Städtische Galerie Rosenheim: Berge, Seen, Wolkentürme

August Seidel: Alm bei Mondschein, 1849 in Öl auf Leinwand gemalt, auch abgebildet im Begleitbuch (Seite XIX) Foto: Hans Gärtner

Schönheit und Erhabenheit der gemalten süddeutschen Landschaft des 19. Jahrhunderts – zu bewundern in der Städtischen Galerie Rosenheim.

Raus aus der Stadt, rein in die Natur! Das sagten sich vor 200 Jahren die Münchner Maler nicht nur, sondern sie zogen, wann immer es ging, in die freie Landschaft, die vor ihren Toren lag. Franz Seidel, einer von ihnen, der zwischen 1818 und 1903 lebte und in München zuhause war, benannte seine Atelier-Ausflüge heilbringende Naturkuren für Körper und Seele. Nicht anders dachte sein zwei Jahre jüngerer Bruder August, der Franz um zwei Jahre überlebte. Ihm und etlichen seiner Berufskollegen samt Brüderlein ist eine großartige Gemälde-Schau in der Städtischen Galerie Rosenheim gewidmet: „Sehnsuchtsblaue Ferne!“ heißt sie mit überschwänglicher Romantik-Geste.

Man betritt die Räume und ist sogleich in der Natur rund um Rosenheim mit ihren baumbestandenen, von Gipfeln gekrönten und Seen, Sümpfen und Flüssen durchfeuchteten Landschaften. Sie werden von schweren Rahmen eingefasst. Manche sind so ausufernd in ihrem Sujet, dass sie gar mit einem Blick nicht zu erfassen sind.
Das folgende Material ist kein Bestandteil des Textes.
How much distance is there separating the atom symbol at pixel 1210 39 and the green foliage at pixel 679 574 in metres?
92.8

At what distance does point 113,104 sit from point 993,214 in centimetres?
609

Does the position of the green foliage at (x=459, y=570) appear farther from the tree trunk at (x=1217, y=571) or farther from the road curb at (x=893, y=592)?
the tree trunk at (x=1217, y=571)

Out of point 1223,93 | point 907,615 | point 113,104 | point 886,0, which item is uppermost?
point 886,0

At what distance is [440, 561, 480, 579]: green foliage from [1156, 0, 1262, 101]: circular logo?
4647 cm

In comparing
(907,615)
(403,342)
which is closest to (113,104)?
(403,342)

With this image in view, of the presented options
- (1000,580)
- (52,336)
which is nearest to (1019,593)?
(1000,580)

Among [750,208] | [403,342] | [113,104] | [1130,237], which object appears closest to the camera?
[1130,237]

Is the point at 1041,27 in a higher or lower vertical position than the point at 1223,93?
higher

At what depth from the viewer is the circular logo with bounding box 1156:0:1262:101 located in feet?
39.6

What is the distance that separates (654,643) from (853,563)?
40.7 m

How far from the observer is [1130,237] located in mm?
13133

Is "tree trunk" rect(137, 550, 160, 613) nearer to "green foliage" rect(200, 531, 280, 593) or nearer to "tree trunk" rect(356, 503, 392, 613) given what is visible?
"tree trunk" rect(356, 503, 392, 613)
Spaziergänge gewähren sie dem zum Innehalten bereiten Auge, zum Verweilen und Sich-Hingeben und -Hineinversetzen in die Stille des von der Natur ergriffenen Menschen des vorindustriellen 19. Jahrhunderts. Man zehrt von dieser vorgefundenen Anhäufung von Schönheit und Erhabenheit, die „Mutter Natur“ ihren Kindern vor Zeiten noch anbot, ohne Technik, ohne Beton, ohne Regulierungen.

Wer hier in den Genuss unberührter, teils beruhigender, aber auch bedrohlicher Naturkraft kommen will, braucht Zeit. Schon deshalb, weil er über 100 Werke vor sich hat, die ihn eher trunken machen als zum Durchatmen kommen lassen. Die meisten Bilder: Trümmer. Große Ausmaße. Darunter auch ergötzliche Kleinformate. August Seidel war malender Alpinist. Zog nie ohne Farbkasten und Skizzenblock in die „sehnsuchtsblaue Ferne“. Daheim malte er in Öl und auf riesige Leinwände, was er seinen Notizen entnahm.
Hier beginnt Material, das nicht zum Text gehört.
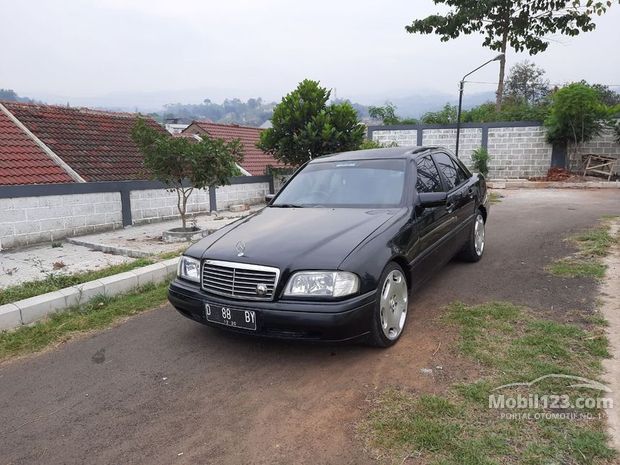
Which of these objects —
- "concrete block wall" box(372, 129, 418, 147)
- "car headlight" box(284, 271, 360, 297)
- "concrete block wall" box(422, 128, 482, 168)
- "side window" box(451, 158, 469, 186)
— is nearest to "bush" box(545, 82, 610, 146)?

Die Seidels und deren genauso verfahrende Zeitgenossen – von Achenbach über Spitzweg, Ludwig Sckell und Friedrich Voltz bis Albert Zimmermann – verzichteten bewusst auf das Aufzeigen der harten Wirklichkeit der Bauersleute und Wilderer bewusst. Man sollte als Betrachter seine Fern-Sehnsüchte frei von Angstschweiß und drückenden Sorgen erleben dürfen, im Anblick wuchernden Grüns und blühender Wiesen, glitzernden Gipfelschnees und friedlicher Gewässer.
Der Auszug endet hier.